Earthworm sample was digested with 6 mL of HNO₃/H₂O₂ mixture (5:1) on a hot plate at 150 °C for 2 h [37]. The digested solution was evaporated to 1 mL and 1% HNO₃ was added to adjust the volume to 25 mL. The diluted solution was filtered, and Cd concentrations were measured by atomic absorption spectrometry (AAS) (Z-2000, HITACHI, Tokyo, Japan).

2.8.2. Phenanthrene Determination

Ultra-sonication extraction method [38] with slight modification combined the protocol described in [39,40] was used to determine phenanthrene concentration. Frozen worms were ground and mixed with 1.5 times its wet weight of Na₂SO₄ to a fine powder. The mixture was extracted with 10 mL of acetone placed in ultrasonic bath with ice water for 30 min. The solution was shaken for 1 min, resonicated for 30 min and centrifuged at 13,700× g for 15 min; the whole process was repeated twice. Further chemical treatments which the detail of the method is described in [39] were performed before determining phenanthrene concentration on High-performance liquid chromatography (HITACHI Chromaster 5300, Hitachi Beijing Tech Information Systems Co., Ltd, Beijing, China.
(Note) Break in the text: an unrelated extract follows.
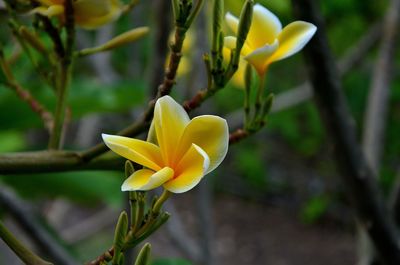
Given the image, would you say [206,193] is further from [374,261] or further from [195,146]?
[195,146]

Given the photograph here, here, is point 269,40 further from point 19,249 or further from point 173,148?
point 19,249

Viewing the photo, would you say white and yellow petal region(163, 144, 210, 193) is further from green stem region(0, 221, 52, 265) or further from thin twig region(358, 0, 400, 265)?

The accuracy and analysis quality of phenanthrene measurements was checked by using certified standard materials NIST1647 Priority Pollutant Polycyclic Aromatic Hydrocarbons in Acetonitril, purchased from Sigma-Aldrich and the recovery rate was 85 ± 3%.

2.9. Statistical Analysis

All data were subjected to the Analysis of Variance (ANOVA) using Statistical Package for Social Science (SPSS. 20, IBM Company, Chicago, IL, USA) statistical software following by Post hoc Dunnett multiple comparison test and Tukey comparisons test with 95% confidence level to compare the means. Linear regression was used to find out the correlation between concentration of pollutant and different parameters. Cd LC50 mortality and the dose-mortality response were analyzed by probit analysis [41]. The 30-d LC50 was 2.51 mg kg⁻¹ and 3.47 mg kg⁻¹, respectively, for E. fetida and A. caliginosa. Different graphs were performed using Origin (8 Pro SR4, OriginLab (Guangzhou) Ltd., Guangzhou, China) software.

3. Results

3.1. Response of Earthworms to Individually Chemicals

3.1.1. Mortality

Throughout the experimental period, no earthworms died in both experimental controls. However, compared to the control, significant differences were registered regarding to the mortality rate of both E. fetida (Figure 1A) and A. caliginosa (Figure 1B) among the different Cd-contaminated soils. Thereby, linear regression correlation coefficient (r-value) indicated that the mortality of both worms species was significantly correlated with “Cd inoculation” factor (p = 0.01, r² = 0.9 ± 0.19, and 0.89 ± 0.27 respectively for E. fetida and A. caliginosa) and “time of exposure” factor (p = 0.02, r² = 0.98 ± 0.4 and 0.99 ± 1.8).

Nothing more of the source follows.